All of this theory can also be applied to components: regardless of how they're specified in your framework, a component's properties are fundamentally a map. I will use Web Components as examples, because they're a standard and most broadly applicable.

Consider the following component, which has two properties.

/*
 * Renders data to an unordered list
 * Props:
 * @required `title: string`: The title of the list
 * @required `data: T[]`: Elements to render to their own items, mapped to strings by...
 * Events:
 * `userInitiatedEvent({detail: void})`: Fires when a user...
 */
class UnorderedListComponent<T> extends HTMLElement {
  private title: string;
  private data: T[];

  set title(prop: string) { ...; render(); }
  set data(prop: T[]) { ...; render(); }

  connectedCallback() { ... }
  disconnectedCallback() { ... }
  render() { ... }

  userInitiatedCallback() {
    this.dispatchEvent(new CustomEvent("userInitiatedEvent", Math.random())
  }
}

Its properties can be described as the map {title: string, data: T[]}. Therefore, we can apply all of the rules about accepting data from before to determine what is and isn't compatible.

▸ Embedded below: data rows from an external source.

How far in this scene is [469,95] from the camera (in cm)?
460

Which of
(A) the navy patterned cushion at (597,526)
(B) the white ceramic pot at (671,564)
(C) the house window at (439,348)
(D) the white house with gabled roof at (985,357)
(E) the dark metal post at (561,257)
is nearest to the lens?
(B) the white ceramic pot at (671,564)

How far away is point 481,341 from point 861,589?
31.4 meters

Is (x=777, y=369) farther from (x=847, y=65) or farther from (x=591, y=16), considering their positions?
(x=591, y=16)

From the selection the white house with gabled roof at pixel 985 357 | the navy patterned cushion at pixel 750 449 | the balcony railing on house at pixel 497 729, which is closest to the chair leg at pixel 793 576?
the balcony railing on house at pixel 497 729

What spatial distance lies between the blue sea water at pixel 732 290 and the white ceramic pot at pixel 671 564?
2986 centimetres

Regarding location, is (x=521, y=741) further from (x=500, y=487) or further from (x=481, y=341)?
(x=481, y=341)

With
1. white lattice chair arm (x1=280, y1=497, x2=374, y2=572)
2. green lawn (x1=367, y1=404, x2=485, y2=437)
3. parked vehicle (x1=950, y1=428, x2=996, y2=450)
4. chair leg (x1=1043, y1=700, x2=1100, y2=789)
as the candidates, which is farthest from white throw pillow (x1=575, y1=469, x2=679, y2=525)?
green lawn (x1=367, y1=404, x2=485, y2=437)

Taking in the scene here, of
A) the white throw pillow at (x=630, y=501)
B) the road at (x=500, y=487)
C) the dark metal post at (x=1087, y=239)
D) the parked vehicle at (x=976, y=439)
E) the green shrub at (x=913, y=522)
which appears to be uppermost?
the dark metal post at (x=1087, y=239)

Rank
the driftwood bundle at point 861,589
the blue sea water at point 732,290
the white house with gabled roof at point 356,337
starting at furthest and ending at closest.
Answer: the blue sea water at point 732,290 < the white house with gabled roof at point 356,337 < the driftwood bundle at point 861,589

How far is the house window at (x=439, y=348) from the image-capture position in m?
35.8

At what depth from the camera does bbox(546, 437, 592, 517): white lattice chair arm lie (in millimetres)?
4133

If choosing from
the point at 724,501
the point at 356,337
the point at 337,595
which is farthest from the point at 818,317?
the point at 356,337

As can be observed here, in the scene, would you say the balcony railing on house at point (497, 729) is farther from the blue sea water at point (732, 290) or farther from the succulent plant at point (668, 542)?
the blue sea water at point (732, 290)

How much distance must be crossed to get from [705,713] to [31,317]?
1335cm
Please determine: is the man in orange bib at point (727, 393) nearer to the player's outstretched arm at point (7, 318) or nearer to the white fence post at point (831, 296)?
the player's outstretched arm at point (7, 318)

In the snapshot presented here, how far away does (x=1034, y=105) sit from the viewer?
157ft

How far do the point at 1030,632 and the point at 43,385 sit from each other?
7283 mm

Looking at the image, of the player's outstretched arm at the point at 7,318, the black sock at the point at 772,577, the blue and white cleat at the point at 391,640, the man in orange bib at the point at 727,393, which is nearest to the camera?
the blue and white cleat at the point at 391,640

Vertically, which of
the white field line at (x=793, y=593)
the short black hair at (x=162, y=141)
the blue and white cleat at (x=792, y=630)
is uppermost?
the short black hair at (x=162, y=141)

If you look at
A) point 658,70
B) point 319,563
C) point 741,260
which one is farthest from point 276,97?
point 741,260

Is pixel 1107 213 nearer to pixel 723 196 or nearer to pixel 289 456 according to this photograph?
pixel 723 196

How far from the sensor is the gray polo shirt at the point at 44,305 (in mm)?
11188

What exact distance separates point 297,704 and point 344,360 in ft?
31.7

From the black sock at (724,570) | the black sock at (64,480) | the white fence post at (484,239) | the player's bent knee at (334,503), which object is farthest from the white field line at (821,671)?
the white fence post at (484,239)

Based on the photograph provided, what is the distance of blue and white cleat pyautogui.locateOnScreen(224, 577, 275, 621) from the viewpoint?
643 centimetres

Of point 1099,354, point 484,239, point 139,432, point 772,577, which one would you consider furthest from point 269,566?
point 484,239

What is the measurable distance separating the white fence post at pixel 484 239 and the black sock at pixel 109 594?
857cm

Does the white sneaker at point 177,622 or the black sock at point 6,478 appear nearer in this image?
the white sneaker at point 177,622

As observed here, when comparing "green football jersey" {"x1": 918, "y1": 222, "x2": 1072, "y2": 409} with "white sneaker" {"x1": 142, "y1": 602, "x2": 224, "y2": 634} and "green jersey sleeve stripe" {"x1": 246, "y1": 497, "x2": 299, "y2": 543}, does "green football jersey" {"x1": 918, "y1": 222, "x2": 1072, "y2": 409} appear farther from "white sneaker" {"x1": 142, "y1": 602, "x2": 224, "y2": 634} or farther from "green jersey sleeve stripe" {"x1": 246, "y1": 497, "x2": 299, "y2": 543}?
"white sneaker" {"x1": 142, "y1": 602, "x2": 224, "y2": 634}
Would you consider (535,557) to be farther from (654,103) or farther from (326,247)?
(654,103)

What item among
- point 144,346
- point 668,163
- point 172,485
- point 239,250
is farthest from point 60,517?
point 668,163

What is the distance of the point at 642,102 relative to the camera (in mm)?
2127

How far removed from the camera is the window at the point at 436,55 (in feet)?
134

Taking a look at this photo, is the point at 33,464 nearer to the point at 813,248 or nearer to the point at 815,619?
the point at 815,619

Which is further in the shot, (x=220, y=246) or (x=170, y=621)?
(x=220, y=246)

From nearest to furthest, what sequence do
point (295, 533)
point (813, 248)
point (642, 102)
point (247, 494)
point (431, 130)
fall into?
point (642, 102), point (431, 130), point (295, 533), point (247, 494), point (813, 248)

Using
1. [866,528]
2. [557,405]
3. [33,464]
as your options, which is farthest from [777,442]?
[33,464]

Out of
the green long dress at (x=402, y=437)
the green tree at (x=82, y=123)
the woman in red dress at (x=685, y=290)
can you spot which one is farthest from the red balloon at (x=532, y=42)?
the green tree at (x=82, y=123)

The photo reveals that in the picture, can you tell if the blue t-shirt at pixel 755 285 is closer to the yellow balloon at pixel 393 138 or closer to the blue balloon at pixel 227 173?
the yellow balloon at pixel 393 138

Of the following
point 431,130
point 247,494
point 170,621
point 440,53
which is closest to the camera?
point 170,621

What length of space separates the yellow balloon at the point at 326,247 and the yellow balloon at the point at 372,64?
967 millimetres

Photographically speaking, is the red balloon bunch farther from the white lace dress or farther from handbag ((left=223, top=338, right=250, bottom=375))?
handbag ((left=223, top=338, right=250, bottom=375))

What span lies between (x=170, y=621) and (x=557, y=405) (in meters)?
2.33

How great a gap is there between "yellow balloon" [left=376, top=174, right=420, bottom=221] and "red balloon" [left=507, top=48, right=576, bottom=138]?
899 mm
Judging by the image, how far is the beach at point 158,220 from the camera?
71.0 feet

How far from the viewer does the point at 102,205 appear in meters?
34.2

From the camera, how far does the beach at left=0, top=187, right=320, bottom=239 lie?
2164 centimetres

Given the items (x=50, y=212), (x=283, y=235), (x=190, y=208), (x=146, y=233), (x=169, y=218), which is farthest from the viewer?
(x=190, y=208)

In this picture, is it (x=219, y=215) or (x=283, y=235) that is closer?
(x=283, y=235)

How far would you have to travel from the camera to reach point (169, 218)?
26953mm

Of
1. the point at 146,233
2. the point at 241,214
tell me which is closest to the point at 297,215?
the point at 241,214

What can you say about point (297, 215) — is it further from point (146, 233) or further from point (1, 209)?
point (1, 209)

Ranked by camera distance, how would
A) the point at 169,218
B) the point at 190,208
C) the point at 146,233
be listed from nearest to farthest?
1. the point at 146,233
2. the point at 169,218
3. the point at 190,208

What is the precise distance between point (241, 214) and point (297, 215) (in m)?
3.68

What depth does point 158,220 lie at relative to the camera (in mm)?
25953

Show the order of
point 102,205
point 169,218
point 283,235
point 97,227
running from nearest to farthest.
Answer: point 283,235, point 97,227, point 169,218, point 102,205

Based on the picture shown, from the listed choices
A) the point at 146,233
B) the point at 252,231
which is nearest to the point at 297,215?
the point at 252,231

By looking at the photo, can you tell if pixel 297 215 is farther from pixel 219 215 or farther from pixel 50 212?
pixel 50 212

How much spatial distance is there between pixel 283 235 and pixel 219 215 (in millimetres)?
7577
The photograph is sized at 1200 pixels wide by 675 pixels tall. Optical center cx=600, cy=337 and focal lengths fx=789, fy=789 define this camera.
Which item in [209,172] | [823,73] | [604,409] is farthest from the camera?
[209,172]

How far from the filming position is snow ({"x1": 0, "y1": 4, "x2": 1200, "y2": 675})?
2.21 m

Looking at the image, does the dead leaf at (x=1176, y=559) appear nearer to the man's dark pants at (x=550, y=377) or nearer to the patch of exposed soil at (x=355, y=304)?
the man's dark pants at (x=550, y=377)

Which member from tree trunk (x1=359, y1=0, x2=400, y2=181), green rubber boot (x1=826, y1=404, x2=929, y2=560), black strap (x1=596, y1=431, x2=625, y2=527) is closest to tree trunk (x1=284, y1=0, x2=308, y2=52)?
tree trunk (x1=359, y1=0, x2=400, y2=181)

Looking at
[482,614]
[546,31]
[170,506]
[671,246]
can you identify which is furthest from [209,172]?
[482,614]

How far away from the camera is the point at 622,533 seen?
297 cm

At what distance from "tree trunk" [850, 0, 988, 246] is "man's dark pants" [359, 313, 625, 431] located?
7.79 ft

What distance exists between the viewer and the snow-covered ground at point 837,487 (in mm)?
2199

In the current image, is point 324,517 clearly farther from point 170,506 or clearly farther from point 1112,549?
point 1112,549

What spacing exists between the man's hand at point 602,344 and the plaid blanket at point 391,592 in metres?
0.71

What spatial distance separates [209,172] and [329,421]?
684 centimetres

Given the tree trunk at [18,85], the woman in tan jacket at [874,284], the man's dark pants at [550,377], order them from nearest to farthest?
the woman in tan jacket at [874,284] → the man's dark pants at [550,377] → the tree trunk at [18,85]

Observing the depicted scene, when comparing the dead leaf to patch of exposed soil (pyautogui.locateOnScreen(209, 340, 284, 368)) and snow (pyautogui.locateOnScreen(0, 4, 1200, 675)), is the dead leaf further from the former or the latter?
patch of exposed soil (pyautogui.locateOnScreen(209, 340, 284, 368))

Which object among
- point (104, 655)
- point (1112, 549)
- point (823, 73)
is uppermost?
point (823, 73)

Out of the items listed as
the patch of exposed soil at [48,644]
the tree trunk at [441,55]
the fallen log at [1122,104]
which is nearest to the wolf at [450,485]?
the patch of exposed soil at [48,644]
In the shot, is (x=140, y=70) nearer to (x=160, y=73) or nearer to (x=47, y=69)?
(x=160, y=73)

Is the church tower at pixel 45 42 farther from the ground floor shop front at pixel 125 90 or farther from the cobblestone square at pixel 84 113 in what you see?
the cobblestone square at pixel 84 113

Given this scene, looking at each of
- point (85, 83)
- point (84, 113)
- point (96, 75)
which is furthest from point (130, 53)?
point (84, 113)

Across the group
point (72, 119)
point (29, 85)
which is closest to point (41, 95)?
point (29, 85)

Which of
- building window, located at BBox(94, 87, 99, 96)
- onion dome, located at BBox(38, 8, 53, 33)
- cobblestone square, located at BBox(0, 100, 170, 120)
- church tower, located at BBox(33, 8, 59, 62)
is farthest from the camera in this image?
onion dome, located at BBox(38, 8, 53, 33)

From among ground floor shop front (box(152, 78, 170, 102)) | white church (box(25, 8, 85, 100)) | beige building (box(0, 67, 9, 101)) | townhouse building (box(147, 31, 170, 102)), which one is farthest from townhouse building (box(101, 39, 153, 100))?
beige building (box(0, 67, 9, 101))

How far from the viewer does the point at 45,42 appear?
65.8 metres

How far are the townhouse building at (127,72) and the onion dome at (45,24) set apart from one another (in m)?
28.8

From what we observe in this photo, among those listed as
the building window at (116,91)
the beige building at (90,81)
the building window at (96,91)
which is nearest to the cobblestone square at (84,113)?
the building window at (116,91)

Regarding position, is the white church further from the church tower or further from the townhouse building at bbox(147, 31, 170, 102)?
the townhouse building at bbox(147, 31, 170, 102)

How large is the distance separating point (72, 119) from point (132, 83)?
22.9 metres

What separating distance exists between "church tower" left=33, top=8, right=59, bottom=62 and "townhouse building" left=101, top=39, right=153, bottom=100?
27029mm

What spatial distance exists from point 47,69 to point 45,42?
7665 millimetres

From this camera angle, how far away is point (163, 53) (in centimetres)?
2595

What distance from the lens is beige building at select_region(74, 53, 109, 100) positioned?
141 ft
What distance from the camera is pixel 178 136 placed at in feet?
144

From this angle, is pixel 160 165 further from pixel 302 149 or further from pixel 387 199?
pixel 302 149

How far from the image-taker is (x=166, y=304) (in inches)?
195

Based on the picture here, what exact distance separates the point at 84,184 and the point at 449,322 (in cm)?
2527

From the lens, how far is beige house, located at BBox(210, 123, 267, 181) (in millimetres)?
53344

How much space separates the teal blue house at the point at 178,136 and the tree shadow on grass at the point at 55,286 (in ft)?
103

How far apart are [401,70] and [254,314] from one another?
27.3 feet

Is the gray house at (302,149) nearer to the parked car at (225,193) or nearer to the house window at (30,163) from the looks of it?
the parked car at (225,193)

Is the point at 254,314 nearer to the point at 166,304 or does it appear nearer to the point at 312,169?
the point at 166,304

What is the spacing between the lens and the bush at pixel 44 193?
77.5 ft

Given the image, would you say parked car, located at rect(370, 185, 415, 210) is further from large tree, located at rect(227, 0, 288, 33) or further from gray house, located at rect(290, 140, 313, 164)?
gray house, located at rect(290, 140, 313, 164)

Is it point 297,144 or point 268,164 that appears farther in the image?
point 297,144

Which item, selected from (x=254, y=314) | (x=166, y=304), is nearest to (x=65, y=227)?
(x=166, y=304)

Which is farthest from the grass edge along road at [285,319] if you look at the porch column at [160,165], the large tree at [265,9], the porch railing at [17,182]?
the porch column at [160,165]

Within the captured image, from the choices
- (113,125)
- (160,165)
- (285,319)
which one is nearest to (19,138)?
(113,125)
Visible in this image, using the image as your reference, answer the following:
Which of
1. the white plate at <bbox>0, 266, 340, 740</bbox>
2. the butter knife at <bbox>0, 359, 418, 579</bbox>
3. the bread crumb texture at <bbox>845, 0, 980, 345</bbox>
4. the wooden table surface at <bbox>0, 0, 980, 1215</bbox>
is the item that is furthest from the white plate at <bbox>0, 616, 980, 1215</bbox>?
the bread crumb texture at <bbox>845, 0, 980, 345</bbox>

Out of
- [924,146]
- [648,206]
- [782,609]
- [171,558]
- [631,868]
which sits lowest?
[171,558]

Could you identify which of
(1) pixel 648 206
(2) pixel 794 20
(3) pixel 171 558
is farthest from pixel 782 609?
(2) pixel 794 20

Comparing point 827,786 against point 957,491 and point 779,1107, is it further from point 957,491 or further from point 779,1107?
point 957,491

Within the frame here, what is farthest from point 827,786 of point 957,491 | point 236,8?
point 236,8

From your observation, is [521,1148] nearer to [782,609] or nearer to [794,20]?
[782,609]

From a typing perspective, Adding new required properties is breaking, but new optional ones are compatible. Removing either required or optional properties is also compatible. The compatibility rules can also apply to the types of the props; changing the type of title to number is breaking, but string | number is compatible.

Its events can also be described as the map {userInitiatedEvent: number}, and the rules about providing data apply. Adding new events is compatible, but removing them is not. Adding keys to the provided data is compatible, removing them is not.

However, we are no longer in the world of pure functional programming; our component is littered with side effects, and those side effects are used to uphold the illusion of functional purity in the inherently stateful environment that is the DOM. In just that simple component, setting a property will cause the component to rerender, and removing the property setter will remove that side effect. These changes of behavior and more will be covered in the next section.

Conclusion

Some may point out that there are programs which may be broken by many of the aforementioned changes. For example, a program can check for the presence of a currently-unused property or environment variable, and, if detected, crash. This idea is often cited as Hyrum's Law, which I will tackle in the next part.

Furthermore, the short list of non-breaking changes provided above does not apply to much of what would be considered common work on a library. For example, performance improvements, bugfixes, and especially on the frontend, some classes of new features. This is where the nuance starts to creep in, which I'll cover in the part after next.